Written instruction: Please express the rows, from the start through the line holding "5050 millimetres", inclusive, as a Markdown table with an Index column numbering each line and a Text column giving the line, leaving out any blank lines.

══════════

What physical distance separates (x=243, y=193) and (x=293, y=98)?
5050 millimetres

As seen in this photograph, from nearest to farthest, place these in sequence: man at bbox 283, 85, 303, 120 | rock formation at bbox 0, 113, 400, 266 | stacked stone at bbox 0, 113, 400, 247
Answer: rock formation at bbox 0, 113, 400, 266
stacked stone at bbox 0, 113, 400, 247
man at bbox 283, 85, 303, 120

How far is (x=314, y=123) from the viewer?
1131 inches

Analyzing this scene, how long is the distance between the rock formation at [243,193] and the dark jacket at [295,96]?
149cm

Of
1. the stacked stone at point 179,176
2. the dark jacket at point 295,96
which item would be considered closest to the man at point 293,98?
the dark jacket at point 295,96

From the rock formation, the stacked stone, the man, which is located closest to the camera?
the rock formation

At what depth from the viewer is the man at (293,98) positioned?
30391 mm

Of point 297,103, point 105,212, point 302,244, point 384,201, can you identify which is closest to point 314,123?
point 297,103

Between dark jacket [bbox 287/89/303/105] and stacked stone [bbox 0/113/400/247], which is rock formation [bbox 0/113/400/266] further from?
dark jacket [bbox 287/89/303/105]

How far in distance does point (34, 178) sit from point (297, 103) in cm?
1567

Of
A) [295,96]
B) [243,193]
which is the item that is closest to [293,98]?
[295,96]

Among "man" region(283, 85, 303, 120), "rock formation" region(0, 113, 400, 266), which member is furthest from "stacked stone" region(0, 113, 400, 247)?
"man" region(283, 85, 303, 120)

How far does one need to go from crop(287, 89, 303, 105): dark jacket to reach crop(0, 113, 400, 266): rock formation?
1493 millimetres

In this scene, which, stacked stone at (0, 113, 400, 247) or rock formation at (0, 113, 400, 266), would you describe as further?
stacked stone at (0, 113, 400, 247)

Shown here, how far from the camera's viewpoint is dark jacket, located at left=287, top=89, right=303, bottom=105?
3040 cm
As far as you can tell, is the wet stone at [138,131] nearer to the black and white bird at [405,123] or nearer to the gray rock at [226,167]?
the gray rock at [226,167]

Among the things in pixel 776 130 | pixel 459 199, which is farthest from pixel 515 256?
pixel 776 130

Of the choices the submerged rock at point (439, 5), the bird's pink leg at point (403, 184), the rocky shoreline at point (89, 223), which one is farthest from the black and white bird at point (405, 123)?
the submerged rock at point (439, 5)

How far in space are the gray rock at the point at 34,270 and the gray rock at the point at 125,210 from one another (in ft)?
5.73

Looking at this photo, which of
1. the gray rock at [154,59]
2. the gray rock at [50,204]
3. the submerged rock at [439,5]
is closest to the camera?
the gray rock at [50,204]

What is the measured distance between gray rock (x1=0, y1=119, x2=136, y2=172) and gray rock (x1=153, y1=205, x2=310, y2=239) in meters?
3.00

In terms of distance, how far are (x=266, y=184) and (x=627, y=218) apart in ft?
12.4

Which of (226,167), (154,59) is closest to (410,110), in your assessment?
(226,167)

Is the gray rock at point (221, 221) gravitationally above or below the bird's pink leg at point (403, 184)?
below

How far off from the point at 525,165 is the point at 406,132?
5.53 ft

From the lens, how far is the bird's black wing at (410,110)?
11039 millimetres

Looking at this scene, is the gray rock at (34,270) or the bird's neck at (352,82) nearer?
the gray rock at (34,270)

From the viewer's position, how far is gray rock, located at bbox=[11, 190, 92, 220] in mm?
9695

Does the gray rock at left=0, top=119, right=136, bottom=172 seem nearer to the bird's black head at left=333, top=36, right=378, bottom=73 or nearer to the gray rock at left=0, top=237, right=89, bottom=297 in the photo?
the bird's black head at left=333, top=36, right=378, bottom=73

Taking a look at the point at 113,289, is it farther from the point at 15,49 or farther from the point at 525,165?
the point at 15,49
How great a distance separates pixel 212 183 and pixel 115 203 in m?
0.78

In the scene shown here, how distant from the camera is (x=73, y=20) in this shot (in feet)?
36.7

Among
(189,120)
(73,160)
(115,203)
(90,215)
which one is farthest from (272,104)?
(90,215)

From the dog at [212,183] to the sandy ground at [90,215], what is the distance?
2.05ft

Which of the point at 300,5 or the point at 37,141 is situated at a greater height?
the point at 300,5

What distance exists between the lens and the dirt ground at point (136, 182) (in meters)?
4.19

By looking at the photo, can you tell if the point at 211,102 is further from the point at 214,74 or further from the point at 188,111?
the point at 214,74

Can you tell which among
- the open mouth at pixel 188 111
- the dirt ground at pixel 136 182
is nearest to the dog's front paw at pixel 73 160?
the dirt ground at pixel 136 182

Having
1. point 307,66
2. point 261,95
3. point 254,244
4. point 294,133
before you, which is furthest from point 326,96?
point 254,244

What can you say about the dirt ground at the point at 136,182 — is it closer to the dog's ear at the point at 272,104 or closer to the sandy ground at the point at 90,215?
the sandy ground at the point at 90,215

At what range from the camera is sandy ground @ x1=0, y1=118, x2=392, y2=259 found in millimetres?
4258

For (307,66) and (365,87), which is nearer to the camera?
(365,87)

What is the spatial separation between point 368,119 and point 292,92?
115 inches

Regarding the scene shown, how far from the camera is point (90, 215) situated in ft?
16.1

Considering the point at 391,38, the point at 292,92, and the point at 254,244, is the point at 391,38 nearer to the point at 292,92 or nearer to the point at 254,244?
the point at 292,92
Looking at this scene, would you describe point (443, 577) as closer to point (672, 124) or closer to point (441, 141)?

══════════

In response:
| Index | Text |
|---|---|
| 1 | What physical distance separates (x=243, y=193) and (x=293, y=98)? |
| 2 | 5050 millimetres |